### [Given text]
□ □ □ □ □ □ □

Credit: IceCube Team
Cool Science
Deep below the surface of Antarctica, under the ancient, clear, pure dark ice
more than 1400 meters down, is a strange place to do astronomy. But if you're
hunting the elusive neutrino, it's one of the best sites on earth. Neutrinos,
subatomic "ghost
particles", are difficult to detect since they so rarely interact with
matter, but an ambitious experiment called IceCube is trying to track them down.
IceCube uses a large volume of the South Polar Ice sheet as a neutrino detector.
IceCube deploys 5000 extremely sensitive light sensors distributed on
86 strings, which cover about 1 cubic kilometer at a depth of about 1400 meters.

□ □ □ □ □ □ □

### [Exercise tasks]
- A) Translate this sentence from the IceCube text above into Spanish: "IceCube uses a large volume of the South Polar Ice sheet as a neutrino detector."
- B) Turn the paragraph of the IceCube text beginning "Deep below the surface of Antarctica" into a short bulleted list that keeps its main facts.
- C) According to the IceCube text, how many strings carry the light sensors?

### [Records]
□ □ □ □ □ □ □

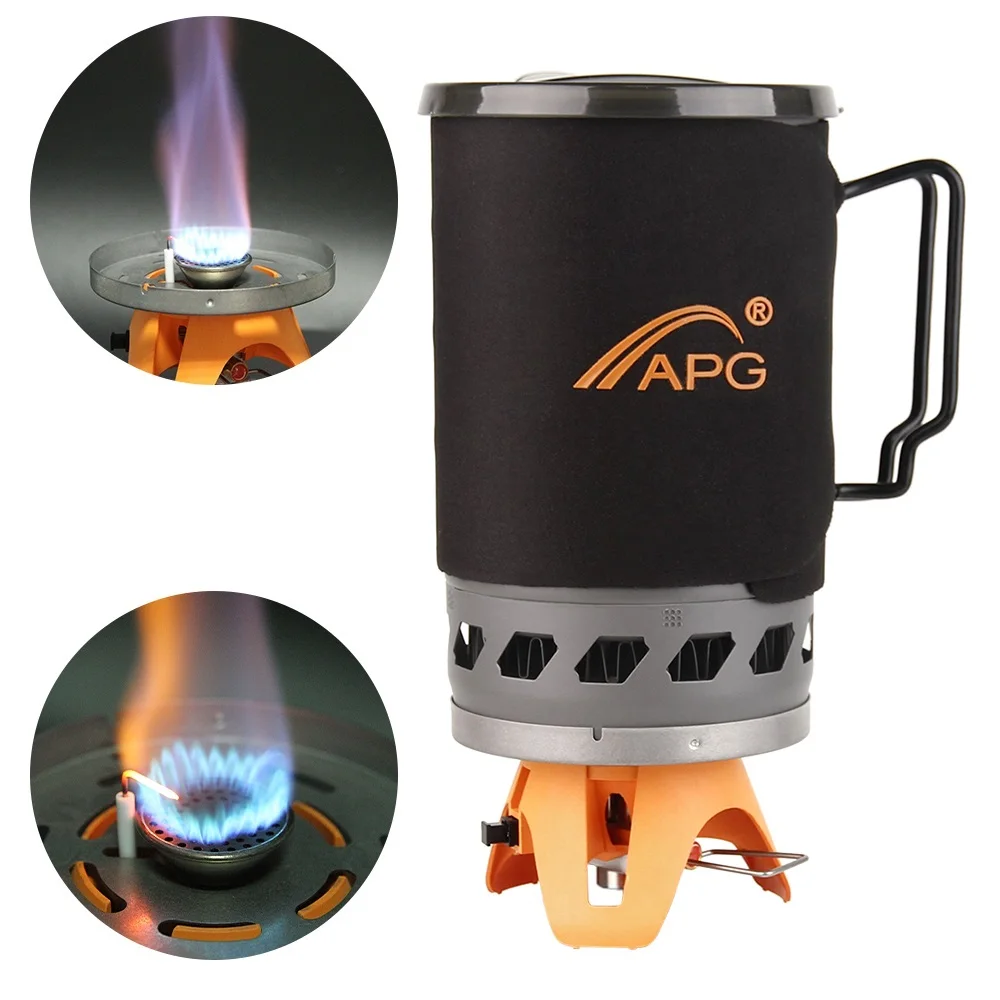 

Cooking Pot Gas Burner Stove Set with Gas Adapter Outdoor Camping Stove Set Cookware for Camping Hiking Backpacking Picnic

□ □ □ □ □ □ □

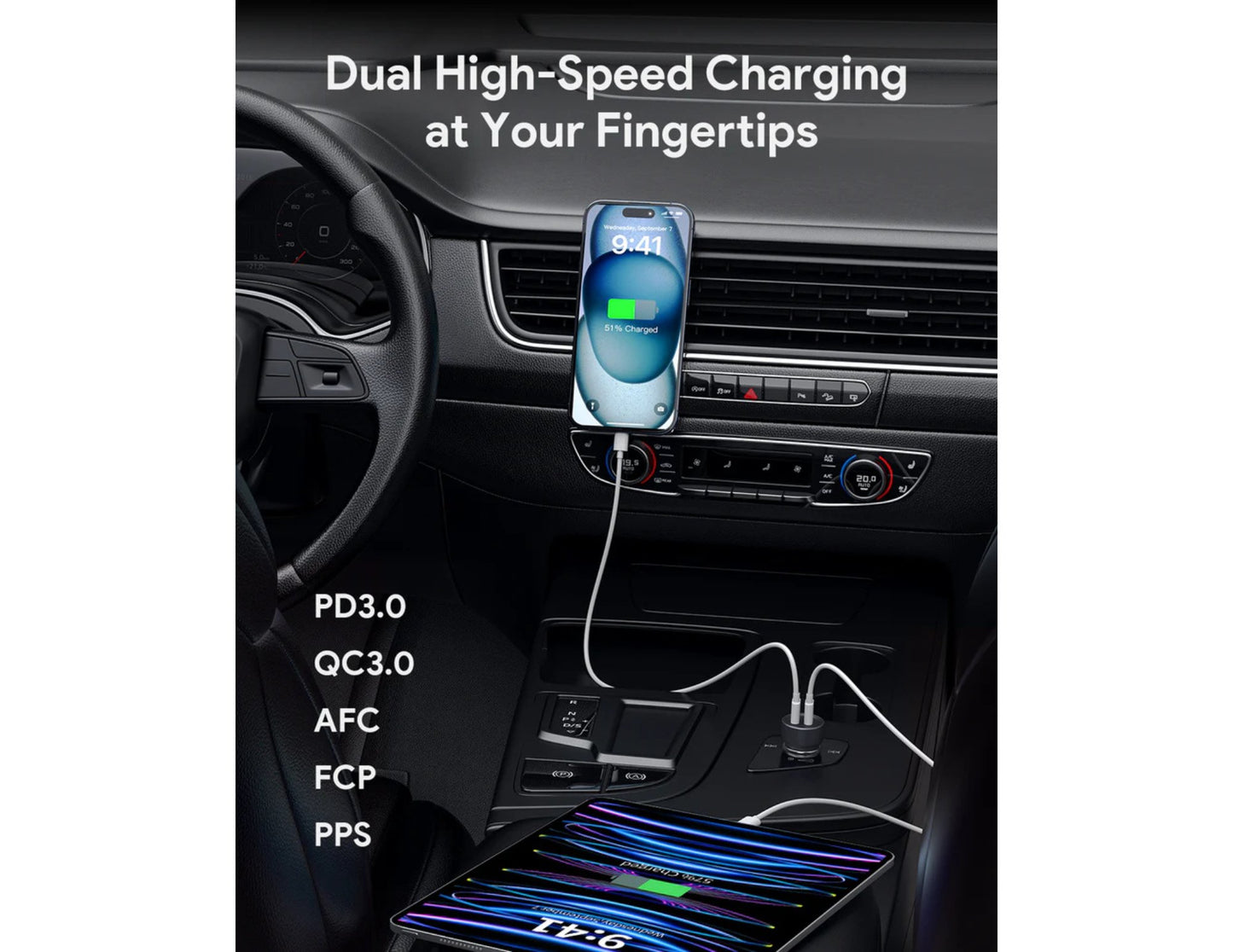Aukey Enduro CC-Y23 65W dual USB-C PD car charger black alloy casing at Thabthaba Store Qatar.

□ □ □ □ □ □ □

### [Responses for each task]
- A) IceCube utiliza un gran volumen de la capa de hielo del Polo Sur como detector de neutrinos.

- B)
- More than 1400 meters below the surface of Antarctica, under ancient, clear, pure dark ice, is one of the best sites on earth for hunting neutrinos.
- Neutrinos are subatomic "ghost particles" that are hard to detect because they so rarely interact with matter.
- An experiment called IceCube uses a large volume of the South Polar Ice sheet as a neutrino detector.
- IceCube deploys 5000 extremely sensitive light sensors on 86 strings, covering about 1 cubic kilometer at a depth of about 1400 meters.

- C) 86 strings.